• Article:
— begin —

I credit my youth in Wisconsin with giving me a desire to help other people.
You pretty much have to have that attitude in the winter, everyone is helping
push each other out of the snowbanks. It was just sort of what you did, I
didn't think about it until I moved to California and found that it was less
common out here. Much more common in the Santa Cruz mountains, which is part
of why I live there.

------
markbnj
I'm 56, still doing software and systems engineering every day, still love it.
My daily routine is a lot like the author's. I've thought off and on over the
years about doing something else, but the simple fact is I'm addicted to that
rush I get when we solve a problem and see it work for the first time.

------
randcraw
I'm the same age as the author and have been coding since 1986. I still enjoy
the immersive (flow) aspect of coding, but I'm no longer compelled to code in
my off hours. In fact, about 25 years ago I realized that coding alone
couldn't keep me enraptured indefinitely. So I diversified into R&D: AI & data
mining, HPC, image processing, and recently deep learning.

— end —

• Dataset records:
— begin —

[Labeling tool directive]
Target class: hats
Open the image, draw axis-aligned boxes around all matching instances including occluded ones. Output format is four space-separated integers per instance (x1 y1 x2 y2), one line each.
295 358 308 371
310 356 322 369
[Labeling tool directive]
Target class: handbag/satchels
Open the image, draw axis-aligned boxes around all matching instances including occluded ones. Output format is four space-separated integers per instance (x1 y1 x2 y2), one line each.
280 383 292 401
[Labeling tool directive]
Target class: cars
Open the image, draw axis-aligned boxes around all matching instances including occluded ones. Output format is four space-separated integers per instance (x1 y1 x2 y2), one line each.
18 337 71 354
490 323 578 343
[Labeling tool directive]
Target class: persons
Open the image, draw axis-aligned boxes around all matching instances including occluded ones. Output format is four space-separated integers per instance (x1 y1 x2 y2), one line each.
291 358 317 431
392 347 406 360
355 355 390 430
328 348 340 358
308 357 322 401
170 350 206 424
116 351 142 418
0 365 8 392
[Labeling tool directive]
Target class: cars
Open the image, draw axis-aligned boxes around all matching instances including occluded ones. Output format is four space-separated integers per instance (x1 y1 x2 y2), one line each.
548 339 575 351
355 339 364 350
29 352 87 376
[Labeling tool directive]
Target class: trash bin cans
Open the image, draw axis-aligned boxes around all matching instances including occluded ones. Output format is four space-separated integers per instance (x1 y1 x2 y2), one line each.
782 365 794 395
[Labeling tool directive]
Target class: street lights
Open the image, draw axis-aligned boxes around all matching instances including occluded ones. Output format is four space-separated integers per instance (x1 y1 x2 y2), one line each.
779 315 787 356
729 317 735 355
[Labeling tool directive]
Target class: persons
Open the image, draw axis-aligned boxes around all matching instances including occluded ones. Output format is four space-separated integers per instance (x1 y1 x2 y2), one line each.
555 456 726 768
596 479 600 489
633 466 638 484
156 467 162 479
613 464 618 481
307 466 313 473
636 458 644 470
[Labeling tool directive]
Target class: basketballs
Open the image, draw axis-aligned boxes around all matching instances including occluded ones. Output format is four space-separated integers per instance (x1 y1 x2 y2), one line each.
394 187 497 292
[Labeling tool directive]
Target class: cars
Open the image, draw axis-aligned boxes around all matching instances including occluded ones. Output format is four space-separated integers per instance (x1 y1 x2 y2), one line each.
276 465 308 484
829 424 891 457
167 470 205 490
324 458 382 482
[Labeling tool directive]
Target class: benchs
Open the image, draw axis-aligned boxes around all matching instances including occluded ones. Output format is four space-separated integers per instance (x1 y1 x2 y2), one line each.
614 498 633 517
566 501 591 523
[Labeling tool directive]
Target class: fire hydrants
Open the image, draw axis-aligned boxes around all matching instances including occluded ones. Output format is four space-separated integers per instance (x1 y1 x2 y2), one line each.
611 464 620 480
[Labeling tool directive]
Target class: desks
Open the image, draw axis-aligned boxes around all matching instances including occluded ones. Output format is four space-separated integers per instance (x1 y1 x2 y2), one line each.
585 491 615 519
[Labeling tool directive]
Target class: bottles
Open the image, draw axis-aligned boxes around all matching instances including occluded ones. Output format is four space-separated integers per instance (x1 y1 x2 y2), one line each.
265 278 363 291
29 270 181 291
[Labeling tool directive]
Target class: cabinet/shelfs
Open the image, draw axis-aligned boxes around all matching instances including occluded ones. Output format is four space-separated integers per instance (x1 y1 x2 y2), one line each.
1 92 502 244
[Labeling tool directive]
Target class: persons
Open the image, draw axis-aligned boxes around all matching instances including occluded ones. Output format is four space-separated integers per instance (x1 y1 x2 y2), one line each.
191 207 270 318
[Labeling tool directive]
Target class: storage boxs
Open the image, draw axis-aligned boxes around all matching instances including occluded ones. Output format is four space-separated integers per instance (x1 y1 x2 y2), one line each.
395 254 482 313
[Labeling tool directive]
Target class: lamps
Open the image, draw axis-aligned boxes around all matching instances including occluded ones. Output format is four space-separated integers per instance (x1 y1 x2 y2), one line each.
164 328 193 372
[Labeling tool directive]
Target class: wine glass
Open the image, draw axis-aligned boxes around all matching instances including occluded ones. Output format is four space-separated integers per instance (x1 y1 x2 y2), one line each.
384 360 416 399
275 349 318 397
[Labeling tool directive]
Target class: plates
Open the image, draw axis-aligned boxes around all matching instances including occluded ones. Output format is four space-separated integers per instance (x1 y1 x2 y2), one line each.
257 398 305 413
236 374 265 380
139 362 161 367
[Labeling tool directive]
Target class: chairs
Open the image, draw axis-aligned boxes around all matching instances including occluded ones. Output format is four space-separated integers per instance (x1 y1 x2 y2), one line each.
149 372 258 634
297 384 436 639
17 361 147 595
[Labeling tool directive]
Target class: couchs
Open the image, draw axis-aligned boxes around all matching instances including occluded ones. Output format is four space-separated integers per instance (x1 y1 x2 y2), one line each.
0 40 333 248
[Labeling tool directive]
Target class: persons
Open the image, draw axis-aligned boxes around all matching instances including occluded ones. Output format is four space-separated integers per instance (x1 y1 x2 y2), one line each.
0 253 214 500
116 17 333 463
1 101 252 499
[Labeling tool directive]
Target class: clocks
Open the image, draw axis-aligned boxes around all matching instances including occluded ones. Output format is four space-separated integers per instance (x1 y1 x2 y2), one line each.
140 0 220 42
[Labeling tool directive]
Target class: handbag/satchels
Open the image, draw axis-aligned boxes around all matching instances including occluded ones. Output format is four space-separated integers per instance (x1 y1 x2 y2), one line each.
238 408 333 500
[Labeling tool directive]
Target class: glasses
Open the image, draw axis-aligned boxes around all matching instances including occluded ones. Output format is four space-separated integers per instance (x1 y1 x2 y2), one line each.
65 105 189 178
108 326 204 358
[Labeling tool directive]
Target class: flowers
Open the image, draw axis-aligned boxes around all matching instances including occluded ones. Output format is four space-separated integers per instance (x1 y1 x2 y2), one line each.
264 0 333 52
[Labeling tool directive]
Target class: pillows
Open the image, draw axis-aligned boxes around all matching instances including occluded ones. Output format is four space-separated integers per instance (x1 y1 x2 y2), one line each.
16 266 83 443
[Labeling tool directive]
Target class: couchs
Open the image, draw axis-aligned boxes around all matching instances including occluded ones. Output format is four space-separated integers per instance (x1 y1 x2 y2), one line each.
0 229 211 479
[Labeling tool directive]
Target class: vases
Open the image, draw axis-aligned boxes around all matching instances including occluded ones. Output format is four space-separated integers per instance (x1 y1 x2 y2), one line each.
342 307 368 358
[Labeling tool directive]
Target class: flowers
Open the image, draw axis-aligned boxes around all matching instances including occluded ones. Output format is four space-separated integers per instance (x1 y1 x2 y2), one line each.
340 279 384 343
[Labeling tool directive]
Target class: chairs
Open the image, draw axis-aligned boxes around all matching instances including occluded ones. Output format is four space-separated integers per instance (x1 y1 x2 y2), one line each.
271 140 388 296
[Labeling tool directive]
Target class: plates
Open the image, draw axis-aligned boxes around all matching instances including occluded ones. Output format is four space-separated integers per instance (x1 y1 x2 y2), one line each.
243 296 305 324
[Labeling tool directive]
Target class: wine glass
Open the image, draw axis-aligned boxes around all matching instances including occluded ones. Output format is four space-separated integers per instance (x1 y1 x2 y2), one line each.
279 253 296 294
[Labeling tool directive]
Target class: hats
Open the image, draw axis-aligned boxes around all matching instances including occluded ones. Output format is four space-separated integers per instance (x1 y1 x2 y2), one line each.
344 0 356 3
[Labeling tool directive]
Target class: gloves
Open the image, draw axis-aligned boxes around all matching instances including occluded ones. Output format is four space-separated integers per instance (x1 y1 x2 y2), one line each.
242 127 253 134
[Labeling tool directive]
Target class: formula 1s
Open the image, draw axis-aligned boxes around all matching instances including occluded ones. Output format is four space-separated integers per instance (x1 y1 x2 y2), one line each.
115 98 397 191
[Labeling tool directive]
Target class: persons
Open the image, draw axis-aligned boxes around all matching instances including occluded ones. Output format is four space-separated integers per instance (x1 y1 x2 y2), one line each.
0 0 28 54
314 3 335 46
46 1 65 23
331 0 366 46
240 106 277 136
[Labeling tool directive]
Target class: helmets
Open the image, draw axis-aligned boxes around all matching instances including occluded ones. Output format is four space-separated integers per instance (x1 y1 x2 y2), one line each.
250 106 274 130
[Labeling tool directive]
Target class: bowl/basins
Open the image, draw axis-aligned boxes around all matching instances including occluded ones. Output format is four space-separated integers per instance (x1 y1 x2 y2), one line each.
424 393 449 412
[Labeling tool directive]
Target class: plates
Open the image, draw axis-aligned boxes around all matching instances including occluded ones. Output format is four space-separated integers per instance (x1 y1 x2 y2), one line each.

— end —

• Exercise requirements:
**A.** Please answer these questions about the thread:
(i) In which mountains does the first writer live?
(ii) How old is markbnj?
(iii) Since what year has randcraw been coding?
**B.** Reproduce the part of the thread starting at "My daily routine" and ending at "the first time.".
The items come from a separate source and have no connection to the thread.

• Task-by-task outputs:
**A.**
(i) The Santa Cruz mountains
(ii) 56
(iii) 1986

**B.**
My daily routine is a lot like the author's. I've thought off and on over the
years about doing something else, but the simple fact is I'm addicted to that
rush I get when we solve a problem and see it work for the first time.